Diğer olay, Süleyman baba her ne kadar merak ettiyse de gerçekte pek fazla olayın peşine düşmemiş. Fakat Ayla, yıllarca Süleyman babasını aramış. Her yere başvurmuş.
Başka olay, Kore'de o tarihte bir Türk yayını veren radyonun bulunmamasıdır. Dolayısıyla filmdeki radyodan şarkı gönderme ve dinleme sahneleri gerçekte yaşanmamıştır.
Ayrıca filmde Ayla'nın çocuğunun olmadığını söylediler fakat gerçekte iki çocuğu ve torunları var. Özellikle bu kısmı neden değiştirdiklerini anlamış değilim.
Bence bu filmde duygusal anlar yeterince işlenmemiş. Mesela yönetmen Çağan Irmak olsaydı, duygu daha iyi aktarılırdı. Tam ağlayacakken kuru bir sahne giriyordu araya.
Çetin Tekindor yerine Şener Şen'i isterdim mesela ben. Yinede filmin gerçek bir öyküye dayanmasından ve bu konuda ilk defa ortak yapım film oluşundan dolayı sevdiğim bir kaç film arasında yerini aldı.
anti kuzey kore ve çin propagandası amacıyla çekilmiş film
yaşasın ana yurt savunması.
yaşasın şanlı kuzey kore halkı.
zamanında mustafa kemal atatürk ve arkadaşları nasıl ana yurt savunması yapıp düşmanı kovmuşsa 7 düvele karşı
kuzey kore halkı da aynısını yapmıştır. film tamamen sipariş.
oraya giden askerlerde gazi falan değil bildiğin emperyalist. yalandan akp li lavuğu kötü bir komünist rolüne sokup komünistleri karalama çalışmalarıda yapılmış.
elinden gelse suriyede ki savaştan kaçan çocukları boğazlayacak tipler.
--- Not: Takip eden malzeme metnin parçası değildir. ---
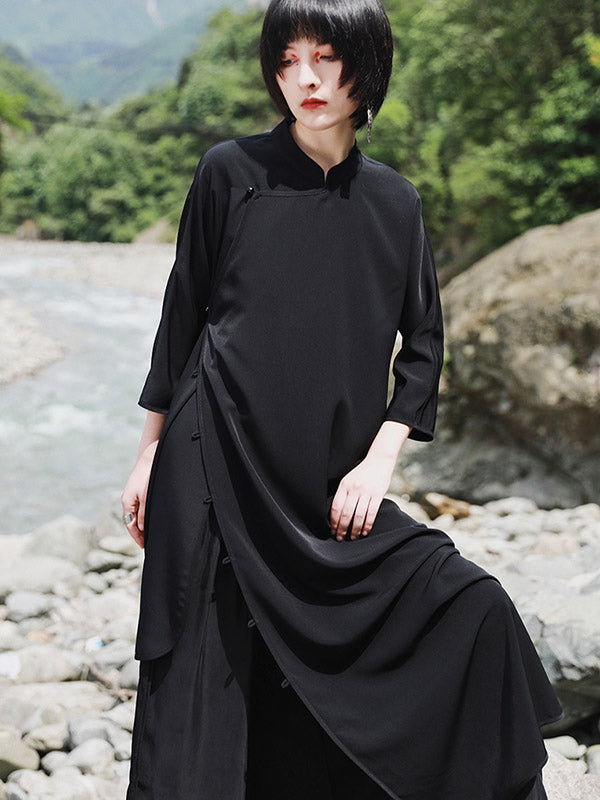 Vintage Solid Buckle Long Cheongsams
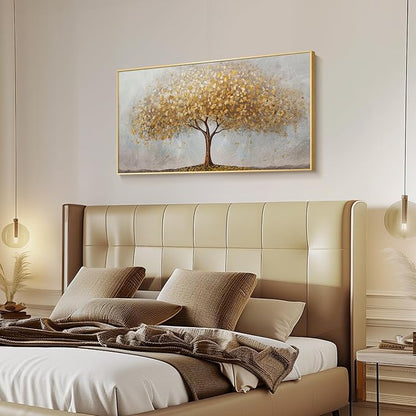Large Framed Tree of Life Gold Wall Art, Large Canvas Prints Paintings Artwork for Walls, Modern Luxury Golden Big Tree Pictures for Living Room Fireplace Bedroom Kitchen Dining Room Office Wall Decor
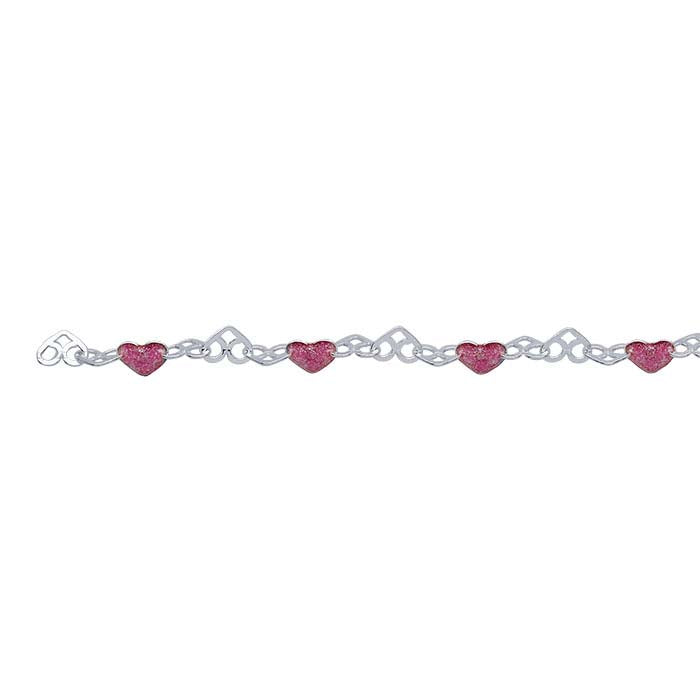 Sterling Silver Pink Heart Link Chain, By the Foot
Bir anda ayla ayla diye ağlamaya başlamış.
Sinemaya gelen izlemeye deger filmler genelde vurdulu-kırdılı super kahraman filmleriydi son zamanlarda, elbette onları da severek izliyorum fakat bu film başkaydı. Son 1-2 yılda izlediğim en güzel filmdi.
Filmden ne beklediğiniz önemli, yani bu filmde uçan insanlar yok diye, hatta sırf türk filmi ve oscar adayı diye kötüleyecek bir gurup sözde insan olacaktır mutlaka, onları boşverin ve sevgilinizi, eşinizi ya da en yakın arkadaşınızı ya da kardeşinizi alın ve bu filme gidin. verdiğiniz paraya da, zamana da acımayacak, son derece iyi bir film izlemiş olarak çıkacaksınız.
Bu filmi çekene de, oynyanlara da bir sinema seyircisi olarak ilk defa teşekkür ediyor ve ayakta alkışlıyorum.
kim ne derse desin günümüz türk sineması kıtlığında nimet sayılabilecek filmdir.
filmde akla - mantığa ters gelen, can sıkan yerler yok mudur? elbette vardır ancak gerek görüntüler, gerek hikaye, gerek oyuncuların büyük çoğunluğunun performansı üst düzeydedir.
en samimi eleştirel yorum olarak ise: üstün(!) maceracı, sinem öztürk ve evinin kızı esra dermancıoğlu maalesef olmamış.
özet olarak; tabii ki hiç bir şekilde profesyonel bir sinema eleştirmeni değilim ancak ülkemizde bu tarz kaliteli filmlerin artmasını içtenlikte yeğliyorum.